Vale quindi anche per i maschi, che crescono con un’idea ben precisa (quella patriarcale) di cosa significhi essere uomo. C’è ad esempio l’idea che l’uomo debba essere robusto, forte, aggressivo e che non debba piangere o mostrare emozioni. Vale anche per gli omosessuali, bisessuali o transessuali, per cui non vi è buona considerazione perché si allontanano dallo standard (eterosessuale).
Essere femministi significa essere contro il sessismo, che è la tendenza a valutare la capacità o l’attività delle persone in base al sesso ovvero ad attuare una discriminazione sessuale.
Per cui volerlo eliminare non significa essere contro l’uomo o che l’uomo sia sempre sessista; significa solo voler eliminare l’azione discriminatoria verso le donne.
Essere femministi significa essere contro i privilegi maschili.
Nella società patriarcale gli uomini hanno dei vantaggi. Non significa che tutti gli uomini abbiano privilegi, perché bisognerebbe tener conto della classe sociale, “razza”, abilità. Ovviamente se sei un uomo, non è colpa tua. Non hai creato tu il sistema in cui viviamo, ma ne benefici in questo senso. Alcuni esempi banali possono essere: potersi vestire come si vuole, poter andare a letto con chi si vuole, poter tenere atteggiamenti volgari (anche per scherzo) senza essere considerati di cattivo gusto, non venir prima giudicato per il proprio aspetto fisico e sessuale, non venir reso un oggetto estetico e prettamente funzionale al piacere fisico o alla procreazione, etc..

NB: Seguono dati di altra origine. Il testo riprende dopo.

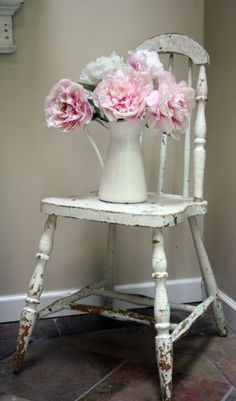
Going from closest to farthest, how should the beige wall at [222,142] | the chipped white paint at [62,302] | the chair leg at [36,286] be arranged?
the chair leg at [36,286] < the chipped white paint at [62,302] < the beige wall at [222,142]

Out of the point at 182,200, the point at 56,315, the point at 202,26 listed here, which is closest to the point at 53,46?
the point at 202,26

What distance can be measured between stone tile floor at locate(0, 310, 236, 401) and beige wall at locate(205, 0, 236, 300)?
22cm

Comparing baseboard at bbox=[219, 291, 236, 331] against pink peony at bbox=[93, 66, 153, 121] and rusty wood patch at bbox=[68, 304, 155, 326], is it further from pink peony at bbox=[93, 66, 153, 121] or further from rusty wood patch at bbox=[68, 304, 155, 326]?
pink peony at bbox=[93, 66, 153, 121]

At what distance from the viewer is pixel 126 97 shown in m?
0.97

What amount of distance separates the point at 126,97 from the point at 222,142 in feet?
1.54

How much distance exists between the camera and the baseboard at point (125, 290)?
1346 millimetres

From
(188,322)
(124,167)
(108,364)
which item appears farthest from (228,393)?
(124,167)

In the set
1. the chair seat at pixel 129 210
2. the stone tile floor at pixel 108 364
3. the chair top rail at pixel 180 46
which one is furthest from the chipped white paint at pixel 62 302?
the chair top rail at pixel 180 46

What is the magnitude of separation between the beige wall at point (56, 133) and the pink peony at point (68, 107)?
0.28 metres

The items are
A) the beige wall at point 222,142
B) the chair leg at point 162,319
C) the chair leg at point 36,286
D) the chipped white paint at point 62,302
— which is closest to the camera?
the chair leg at point 162,319

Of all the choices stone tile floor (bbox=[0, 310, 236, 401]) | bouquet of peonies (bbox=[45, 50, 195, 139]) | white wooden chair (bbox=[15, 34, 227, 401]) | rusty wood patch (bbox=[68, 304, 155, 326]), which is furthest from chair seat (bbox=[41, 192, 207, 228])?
stone tile floor (bbox=[0, 310, 236, 401])

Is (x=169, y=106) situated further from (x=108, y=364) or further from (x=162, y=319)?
(x=108, y=364)

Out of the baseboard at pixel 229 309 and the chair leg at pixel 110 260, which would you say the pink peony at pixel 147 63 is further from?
the baseboard at pixel 229 309

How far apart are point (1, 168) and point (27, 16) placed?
44cm
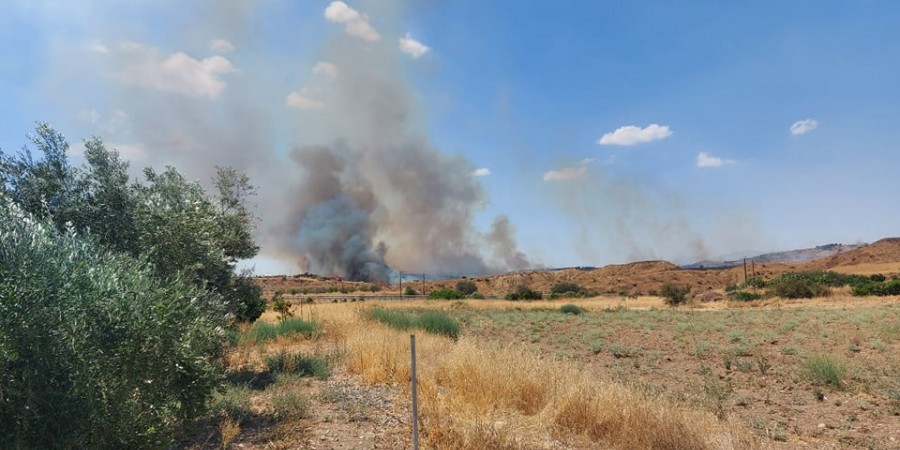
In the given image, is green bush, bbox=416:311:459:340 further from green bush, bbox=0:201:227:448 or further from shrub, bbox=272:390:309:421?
green bush, bbox=0:201:227:448

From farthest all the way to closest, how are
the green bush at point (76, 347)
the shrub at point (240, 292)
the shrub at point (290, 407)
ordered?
the shrub at point (240, 292)
the shrub at point (290, 407)
the green bush at point (76, 347)

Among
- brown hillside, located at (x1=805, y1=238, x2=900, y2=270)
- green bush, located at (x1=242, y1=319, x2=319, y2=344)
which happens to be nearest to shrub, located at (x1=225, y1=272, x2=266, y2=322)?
green bush, located at (x1=242, y1=319, x2=319, y2=344)

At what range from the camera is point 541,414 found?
25.4 ft

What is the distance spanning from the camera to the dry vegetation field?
7.05 m

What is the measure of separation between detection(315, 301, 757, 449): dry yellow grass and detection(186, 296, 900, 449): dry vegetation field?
0.02 meters

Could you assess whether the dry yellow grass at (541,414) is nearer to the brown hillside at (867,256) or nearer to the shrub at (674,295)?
the shrub at (674,295)

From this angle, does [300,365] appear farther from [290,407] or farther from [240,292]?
[290,407]

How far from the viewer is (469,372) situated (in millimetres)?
9320

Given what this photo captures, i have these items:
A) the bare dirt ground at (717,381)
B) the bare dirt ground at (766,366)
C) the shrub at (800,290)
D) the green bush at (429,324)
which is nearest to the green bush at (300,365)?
the bare dirt ground at (717,381)

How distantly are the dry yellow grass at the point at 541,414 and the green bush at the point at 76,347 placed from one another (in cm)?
330

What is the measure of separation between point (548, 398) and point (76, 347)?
21.0 feet

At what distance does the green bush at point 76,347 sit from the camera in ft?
13.9

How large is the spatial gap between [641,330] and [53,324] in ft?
81.3

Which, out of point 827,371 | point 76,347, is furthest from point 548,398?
point 827,371
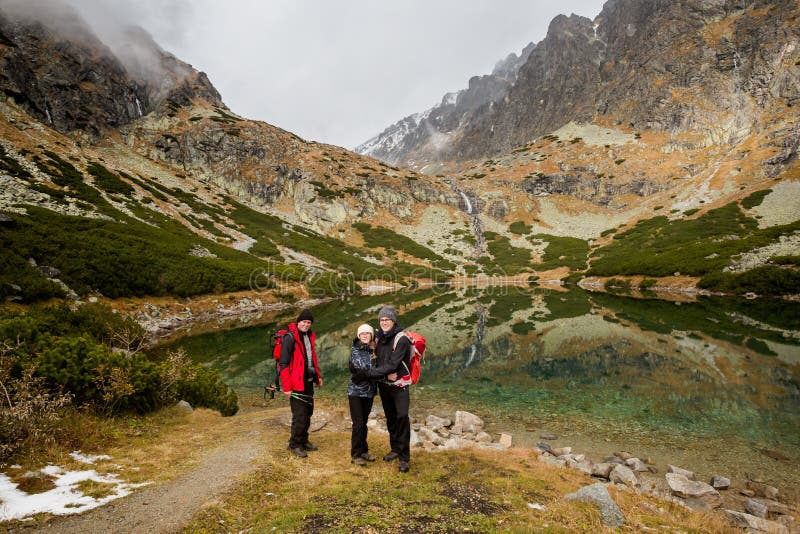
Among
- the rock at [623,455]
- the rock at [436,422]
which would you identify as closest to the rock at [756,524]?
the rock at [623,455]

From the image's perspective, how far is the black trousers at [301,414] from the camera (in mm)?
8328

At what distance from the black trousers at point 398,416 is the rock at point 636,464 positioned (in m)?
7.08

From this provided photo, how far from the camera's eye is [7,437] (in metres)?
6.10

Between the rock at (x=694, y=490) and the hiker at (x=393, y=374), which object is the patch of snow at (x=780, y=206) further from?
the hiker at (x=393, y=374)

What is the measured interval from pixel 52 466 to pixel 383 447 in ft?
21.3

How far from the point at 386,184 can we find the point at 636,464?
4112 inches

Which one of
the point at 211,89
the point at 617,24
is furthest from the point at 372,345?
the point at 617,24

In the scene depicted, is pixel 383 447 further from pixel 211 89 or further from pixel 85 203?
pixel 211 89

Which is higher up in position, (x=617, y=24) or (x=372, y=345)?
(x=617, y=24)

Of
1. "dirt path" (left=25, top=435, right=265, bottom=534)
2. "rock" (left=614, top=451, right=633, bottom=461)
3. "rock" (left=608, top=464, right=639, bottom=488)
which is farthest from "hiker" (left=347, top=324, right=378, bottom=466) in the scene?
"rock" (left=614, top=451, right=633, bottom=461)

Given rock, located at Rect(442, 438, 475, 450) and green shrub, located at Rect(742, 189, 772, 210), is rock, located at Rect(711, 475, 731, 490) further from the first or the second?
green shrub, located at Rect(742, 189, 772, 210)

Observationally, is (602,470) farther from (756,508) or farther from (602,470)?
(756,508)

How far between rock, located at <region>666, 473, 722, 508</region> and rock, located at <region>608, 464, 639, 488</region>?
0.85m

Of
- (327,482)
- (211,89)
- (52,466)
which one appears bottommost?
(327,482)
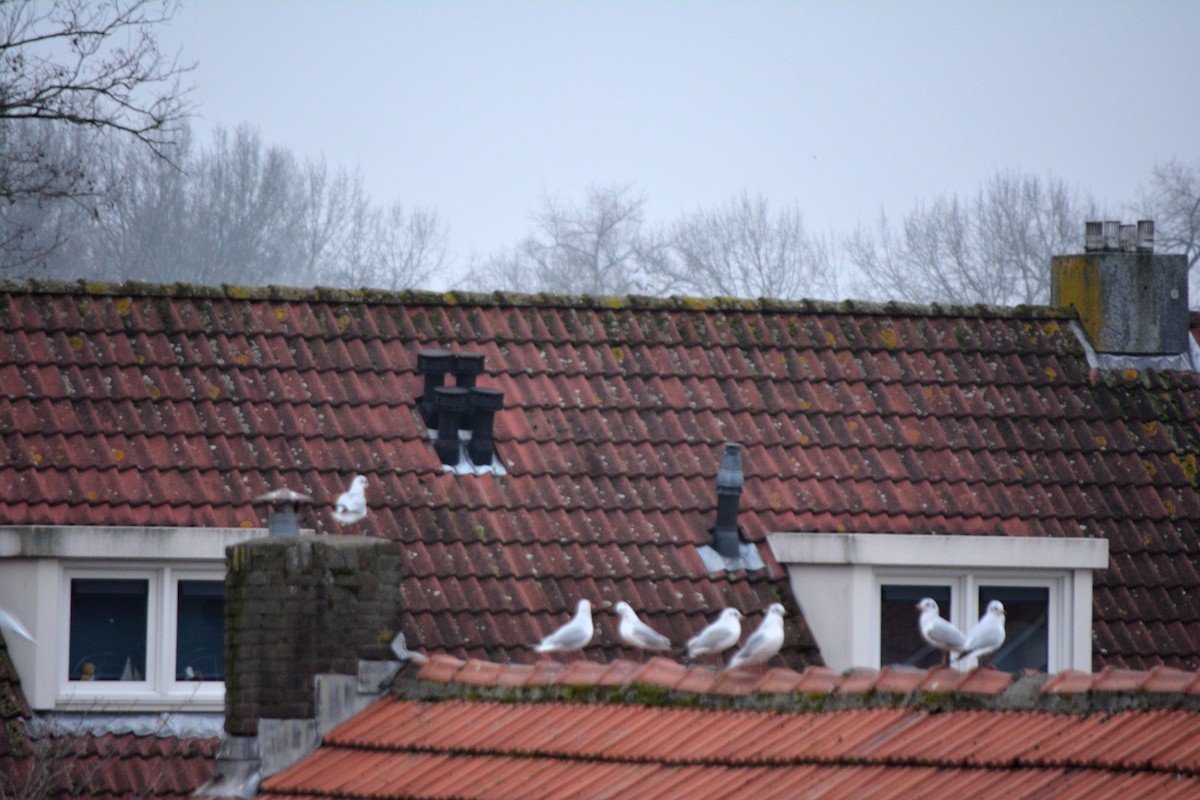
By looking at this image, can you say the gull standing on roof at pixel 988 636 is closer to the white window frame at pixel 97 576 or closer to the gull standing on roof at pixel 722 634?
the gull standing on roof at pixel 722 634

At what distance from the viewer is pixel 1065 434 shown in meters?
14.5

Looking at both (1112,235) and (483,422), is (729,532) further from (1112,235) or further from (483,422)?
(1112,235)

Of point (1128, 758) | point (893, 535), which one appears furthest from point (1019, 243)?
point (1128, 758)

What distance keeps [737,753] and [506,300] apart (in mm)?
7458

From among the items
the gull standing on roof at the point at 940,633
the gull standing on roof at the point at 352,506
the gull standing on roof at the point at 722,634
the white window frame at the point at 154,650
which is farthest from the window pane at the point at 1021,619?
the white window frame at the point at 154,650

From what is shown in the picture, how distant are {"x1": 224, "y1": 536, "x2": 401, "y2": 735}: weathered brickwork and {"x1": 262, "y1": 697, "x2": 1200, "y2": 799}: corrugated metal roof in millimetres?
313

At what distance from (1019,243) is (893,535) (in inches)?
1560

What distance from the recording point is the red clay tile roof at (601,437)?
495 inches

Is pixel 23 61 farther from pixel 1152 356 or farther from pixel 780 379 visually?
pixel 1152 356

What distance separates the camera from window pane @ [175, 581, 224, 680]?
12.1 metres

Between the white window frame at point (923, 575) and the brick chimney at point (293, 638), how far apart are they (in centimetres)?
459

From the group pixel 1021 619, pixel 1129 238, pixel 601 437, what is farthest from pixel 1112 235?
pixel 601 437

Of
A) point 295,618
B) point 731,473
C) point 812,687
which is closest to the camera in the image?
point 812,687

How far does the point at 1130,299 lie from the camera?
15648 millimetres
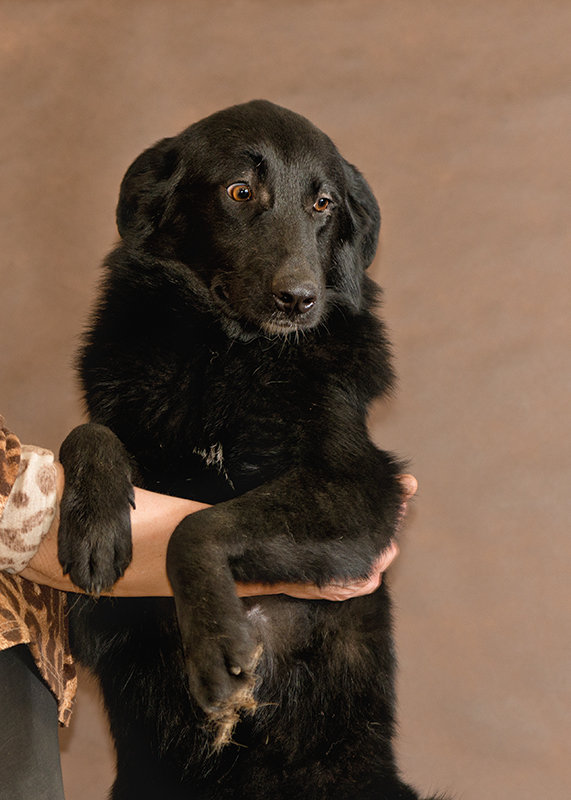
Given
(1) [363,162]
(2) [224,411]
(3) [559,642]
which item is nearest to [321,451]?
(2) [224,411]

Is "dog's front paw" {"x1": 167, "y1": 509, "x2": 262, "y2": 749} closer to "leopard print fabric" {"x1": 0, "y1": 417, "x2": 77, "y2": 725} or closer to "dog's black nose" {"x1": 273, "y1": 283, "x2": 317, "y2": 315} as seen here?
"leopard print fabric" {"x1": 0, "y1": 417, "x2": 77, "y2": 725}

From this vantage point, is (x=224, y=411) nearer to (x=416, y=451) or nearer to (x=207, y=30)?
(x=416, y=451)

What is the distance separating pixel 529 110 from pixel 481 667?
66.8 inches

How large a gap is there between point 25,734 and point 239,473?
542mm

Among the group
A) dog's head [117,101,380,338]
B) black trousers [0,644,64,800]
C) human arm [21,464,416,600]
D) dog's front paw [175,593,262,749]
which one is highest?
dog's head [117,101,380,338]

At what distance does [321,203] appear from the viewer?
1.73m

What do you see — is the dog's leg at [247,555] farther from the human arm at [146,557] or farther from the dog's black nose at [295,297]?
the dog's black nose at [295,297]

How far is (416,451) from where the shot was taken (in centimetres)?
256

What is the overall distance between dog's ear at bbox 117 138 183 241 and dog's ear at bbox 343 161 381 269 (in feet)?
1.25

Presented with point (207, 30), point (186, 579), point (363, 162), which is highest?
point (207, 30)

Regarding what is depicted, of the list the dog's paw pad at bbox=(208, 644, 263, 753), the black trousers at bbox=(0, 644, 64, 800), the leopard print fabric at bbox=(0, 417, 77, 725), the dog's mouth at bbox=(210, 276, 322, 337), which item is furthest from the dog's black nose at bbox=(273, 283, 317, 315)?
the black trousers at bbox=(0, 644, 64, 800)

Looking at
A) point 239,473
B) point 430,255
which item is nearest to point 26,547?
point 239,473

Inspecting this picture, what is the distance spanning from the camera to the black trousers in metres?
1.28

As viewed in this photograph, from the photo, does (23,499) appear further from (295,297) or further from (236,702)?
(295,297)
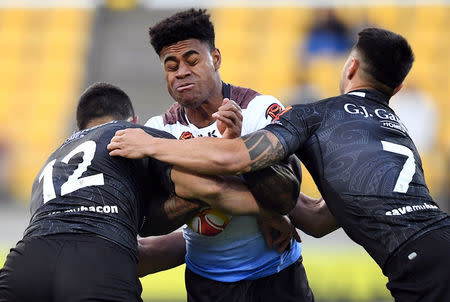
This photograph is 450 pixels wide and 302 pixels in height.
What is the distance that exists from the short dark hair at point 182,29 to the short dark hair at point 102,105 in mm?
411

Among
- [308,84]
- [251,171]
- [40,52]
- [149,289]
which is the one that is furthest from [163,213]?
[40,52]

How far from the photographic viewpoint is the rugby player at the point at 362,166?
3.94 m

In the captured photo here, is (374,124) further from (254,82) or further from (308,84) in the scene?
(254,82)

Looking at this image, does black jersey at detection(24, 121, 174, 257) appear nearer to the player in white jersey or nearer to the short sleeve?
the player in white jersey

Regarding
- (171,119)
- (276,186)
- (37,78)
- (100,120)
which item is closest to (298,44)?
(37,78)

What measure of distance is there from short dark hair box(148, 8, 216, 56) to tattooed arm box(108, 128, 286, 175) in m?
0.79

Dunque si può godere di quei privilegi o prendere atto del fatto che sia difficile tirarsene fuori quasi quanto difficile è per le donne rivendicare diritti senza sentirsi dire di essere delle “femministe isteriche”.
Il privilegio maschile è quindi anche quello un dato strutturale e della cultura di cui è impregnato non ha colpa solo il maschio, ma chiunque la veicoli (donne incluse).
Avere questi privilegi non ti rende una cattiva persona, ma è necessario riconoscerli.
Concludendo, l’8 marzo deve essere molto più della “festa della donna”. Deve essere un’azione culturale che agisce per ogni soggetto autodeterminato al quale non può essere imposta alcuna visione. Nessuna costrizione del pensiero, nessuna costrizione dei corpi, nessuna prigione morale.
Deve essere la festa dell’autodeterminazione di tutti, ricordando che vi sono tante oppressioni che, avendo come matrice comune il dominio, vanno combattute in un’unica lotta.